The Great Ape Project achieved quite some success, in its early years: New Zealand for instance completely banned invasive experiments on great apes in 1999 as did in 2007 the Balearic Islands, an autonomous region of the parliamentarian monarchy of Spain, deciding to implement certain fundamental rights for great apes in their code of law. Ever since, however, the project had come to an almost complete standstill, in Europe. All hopes, that the achievements on the Balearic Islands would spark off further steps on the mainland of Spain and from there to other European countries, proofed to be futile: it was mainly due to the catholic church, still being very influential in Spain, that any further progress was obstructed. In 2011, however, the project was given an official relaunch, in Germany, supported by the Germany-based Giordano-Bruno-Stiftung.
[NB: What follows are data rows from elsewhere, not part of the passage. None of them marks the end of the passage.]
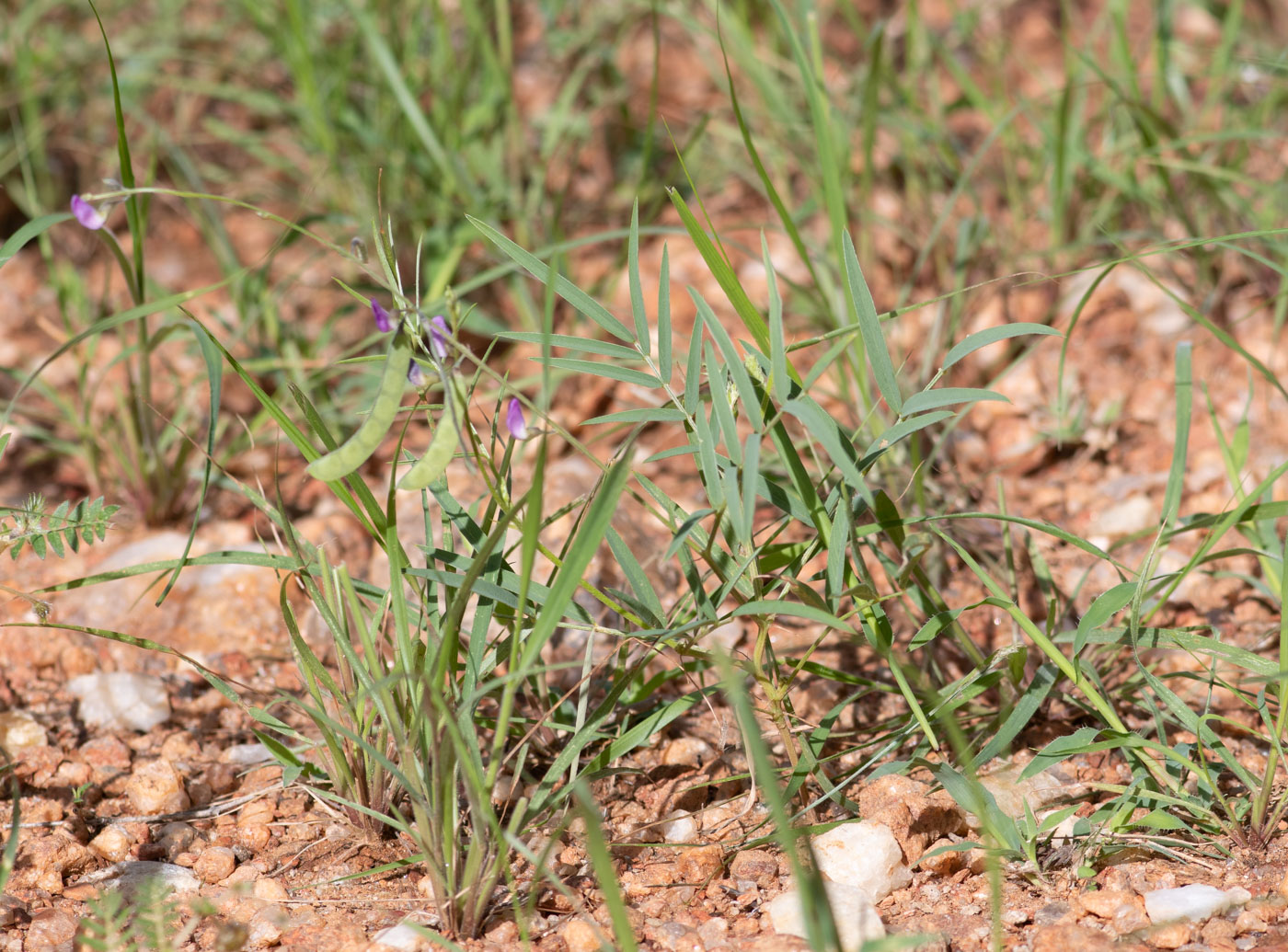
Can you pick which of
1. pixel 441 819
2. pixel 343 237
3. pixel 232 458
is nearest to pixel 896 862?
pixel 441 819

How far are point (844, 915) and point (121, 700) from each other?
1.05 meters

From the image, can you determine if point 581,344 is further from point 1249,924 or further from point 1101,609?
point 1249,924

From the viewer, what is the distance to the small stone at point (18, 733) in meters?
1.50

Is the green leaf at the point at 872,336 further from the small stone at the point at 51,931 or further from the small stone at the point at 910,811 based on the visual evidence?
the small stone at the point at 51,931

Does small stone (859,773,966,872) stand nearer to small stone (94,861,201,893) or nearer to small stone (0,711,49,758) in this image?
small stone (94,861,201,893)

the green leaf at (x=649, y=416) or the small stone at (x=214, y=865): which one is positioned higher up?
the green leaf at (x=649, y=416)

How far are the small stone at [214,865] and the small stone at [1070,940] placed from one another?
35.1 inches

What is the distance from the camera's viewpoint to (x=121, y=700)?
1603 millimetres

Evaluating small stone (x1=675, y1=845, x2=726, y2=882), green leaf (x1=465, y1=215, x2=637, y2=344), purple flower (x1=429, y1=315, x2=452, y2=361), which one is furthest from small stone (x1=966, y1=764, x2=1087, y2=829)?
purple flower (x1=429, y1=315, x2=452, y2=361)

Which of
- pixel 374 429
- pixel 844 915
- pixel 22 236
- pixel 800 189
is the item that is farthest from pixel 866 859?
pixel 800 189

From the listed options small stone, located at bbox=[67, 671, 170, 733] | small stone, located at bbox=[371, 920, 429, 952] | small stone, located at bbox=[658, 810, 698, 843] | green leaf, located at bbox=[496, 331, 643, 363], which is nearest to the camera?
small stone, located at bbox=[371, 920, 429, 952]

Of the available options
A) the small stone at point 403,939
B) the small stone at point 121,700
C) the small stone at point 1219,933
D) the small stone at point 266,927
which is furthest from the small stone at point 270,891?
the small stone at point 1219,933

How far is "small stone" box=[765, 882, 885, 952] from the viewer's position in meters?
1.14

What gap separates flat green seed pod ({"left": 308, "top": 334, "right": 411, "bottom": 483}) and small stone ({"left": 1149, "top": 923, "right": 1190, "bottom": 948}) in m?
0.91
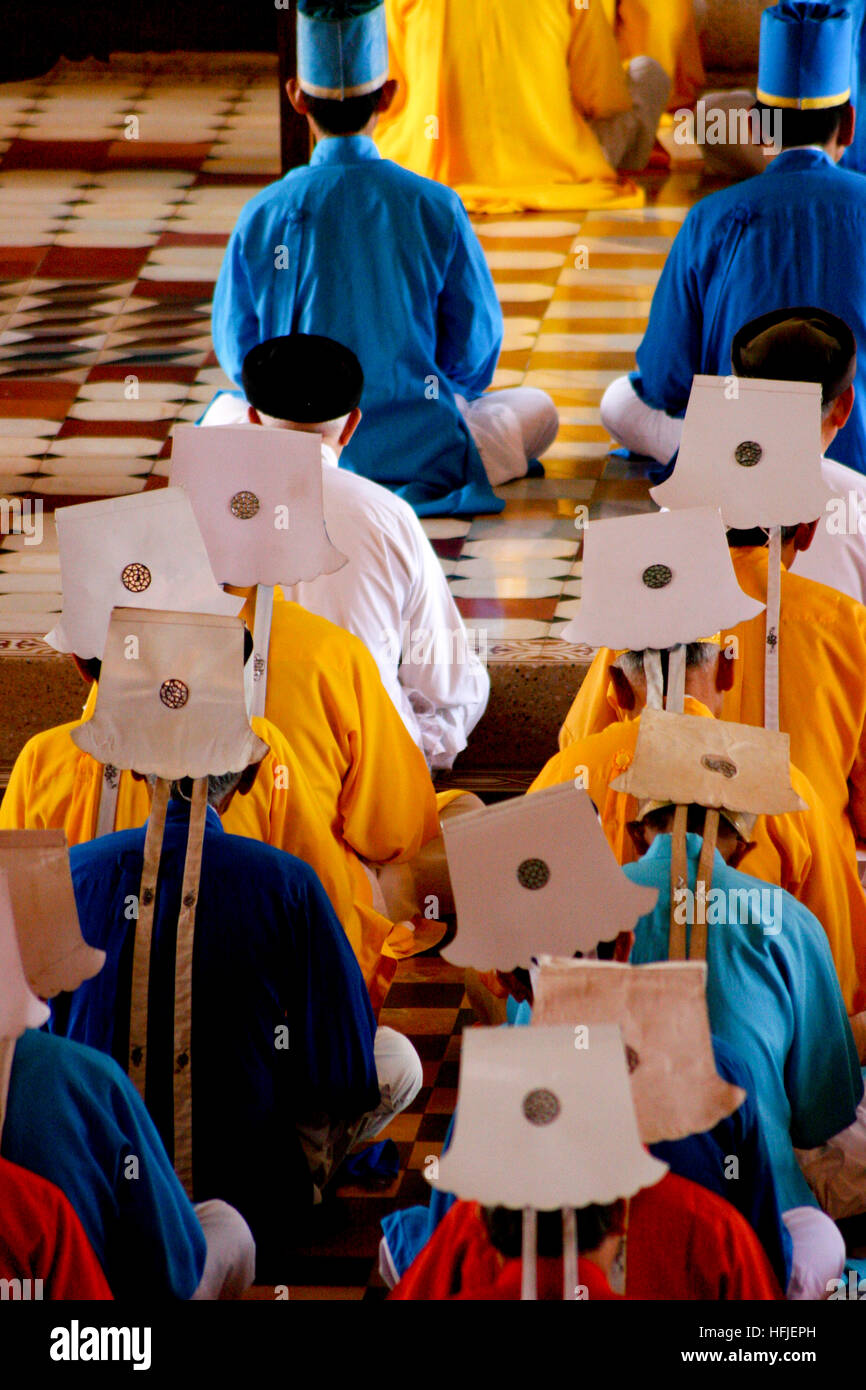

Great Ape Project Germany filed an official law initiative in spring of 2014, to have the aforesaid fundamental rights for great apes implemented into the constitutional law of the Federal Republic of Germany. The goal was to have the animal welfare law extended to specifically grant the great apes the rights needed, to give them the chance, to have legal guardians representing their interests. In analogy to infants or of people suffering from dementia or Alzheimer disease, who cannot speak for themselves, legal guardians could file lawsuits against anyone violating the fundamental rights of the apes. Right now there are only have animal protection laws, giving the animals no active legitimization. So far they have, at best, just the status of objects, that can be owned and that can be dealt with virtually as the owner likes; abused, exploited, tormented and killed, if there is a “rational” reason to it: economical reasons are always regarded as “rational”. Once the great apes are adjudicated the fundamental rights, the Great Ape Project demands, zoos or circuses could be forced by law to improve the living conditions they are kept in to an acceptable level; they also could be sued to release the animals in case a better place for them is found. The law initiative was turned down by the German parliament, but is still pursued.